Key components of the direct perception model include:
- Affordance Indicators: These indicators encompass the car's relative angle to the road, distances to lane markings, and distances to other vehicles. The representation provides sufficient information to allow a simple controller to make driving decisions.
- Convolutional Neural Network (ConvNet): A deep ConvNet is employed to learn the mapping from input images to affordance indicators, trained on 12 hours of driving data from a car racing video game (TORCS).
Evaluation and Performance
The efficacy of the direct perception approach is demonstrated across various virtual environments and real-world datasets, including the KITTI dataset.
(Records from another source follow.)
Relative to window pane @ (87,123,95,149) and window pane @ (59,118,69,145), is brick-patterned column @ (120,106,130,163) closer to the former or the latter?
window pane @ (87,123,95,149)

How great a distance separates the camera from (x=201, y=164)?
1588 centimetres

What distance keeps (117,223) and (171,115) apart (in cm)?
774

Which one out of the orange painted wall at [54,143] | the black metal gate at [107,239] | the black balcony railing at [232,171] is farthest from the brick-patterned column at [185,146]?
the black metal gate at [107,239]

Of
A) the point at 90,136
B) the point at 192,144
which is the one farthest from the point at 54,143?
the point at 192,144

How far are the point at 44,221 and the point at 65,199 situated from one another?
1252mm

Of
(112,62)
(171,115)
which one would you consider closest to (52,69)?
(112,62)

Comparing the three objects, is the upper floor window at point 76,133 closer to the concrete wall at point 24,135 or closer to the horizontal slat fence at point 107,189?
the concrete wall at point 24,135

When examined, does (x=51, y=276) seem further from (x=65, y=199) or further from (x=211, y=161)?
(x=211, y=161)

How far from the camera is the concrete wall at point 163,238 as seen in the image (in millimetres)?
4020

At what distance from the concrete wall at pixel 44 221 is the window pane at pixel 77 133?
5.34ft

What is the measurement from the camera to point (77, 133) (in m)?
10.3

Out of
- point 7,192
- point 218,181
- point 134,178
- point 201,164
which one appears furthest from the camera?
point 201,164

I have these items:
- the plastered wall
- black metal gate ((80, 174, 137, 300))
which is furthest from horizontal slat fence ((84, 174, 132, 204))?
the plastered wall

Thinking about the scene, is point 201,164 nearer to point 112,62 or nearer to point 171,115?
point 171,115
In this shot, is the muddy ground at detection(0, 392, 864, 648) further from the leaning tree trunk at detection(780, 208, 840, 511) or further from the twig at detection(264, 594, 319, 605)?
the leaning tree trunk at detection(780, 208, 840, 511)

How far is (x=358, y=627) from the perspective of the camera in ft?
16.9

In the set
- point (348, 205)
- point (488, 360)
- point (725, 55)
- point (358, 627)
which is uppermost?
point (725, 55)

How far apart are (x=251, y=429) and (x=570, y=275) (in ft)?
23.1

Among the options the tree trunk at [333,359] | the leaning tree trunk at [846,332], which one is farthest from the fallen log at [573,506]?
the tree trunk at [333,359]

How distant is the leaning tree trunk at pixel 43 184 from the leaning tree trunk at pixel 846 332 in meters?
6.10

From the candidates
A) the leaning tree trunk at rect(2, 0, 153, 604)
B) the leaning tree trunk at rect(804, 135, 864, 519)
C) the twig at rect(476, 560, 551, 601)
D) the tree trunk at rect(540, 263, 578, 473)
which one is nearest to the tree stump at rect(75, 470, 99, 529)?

The results indicate that the proposed model generalizes well to real driving scenarios. Specifically:
- TORCS Evaluation: The system is capable of driving autonomously in diverse, simulated environments, with reliable lane and car perception modules. The accuracy of the affordance indicators is evaluated using a set of tracks and cars not included in the training set.
- Real-world Testing: Testing on real driving videos and the KITTI dataset showed that the ConvNet-based system could predict the distance to preceding vehicles with a mean absolute error comparable to state-of-the-art methods.
Comparative Analysis
Comparative studies included several baseline methods, such as behavior reflex systems and mediated perception approaches based on the DPM (Deformable Part Model) car detector. The direct perception ConvNet demonstrated superior or comparable performance, especially in accurately estimating distances to nearby vehicles without necessitating complex intermediate representations.
Implications and Future Work
The introduction of the direct perception paradigm represents a significant advancement in simplifying the architecture of autonomous driving systems. This compact scene representation, which is directly tied to actionable driving indicators, can potentially lead to more efficient and cost-effective autonomous vehicles.
The research suggests potential future work in the enhancement and generalization of the direct perception model, such as:
- Extending the Training Dataset: Acquiring more diverse real-world driving data to further improve the robustness and accuracy of affordance predictions.
- Exploring Additional Indicators: Expanding the set of affordance indicators to include more complex driving scenarios and maneuvers.
Conclusion
The paper presents a compelling case for the direct perception approach as a middle ground between mediated perception and behavior reflex. By focusing on key perception indicators relevant to driving actions, this methodology simplifies the control process, potentially paving the way for more proficient and scalable autonomous driving systems.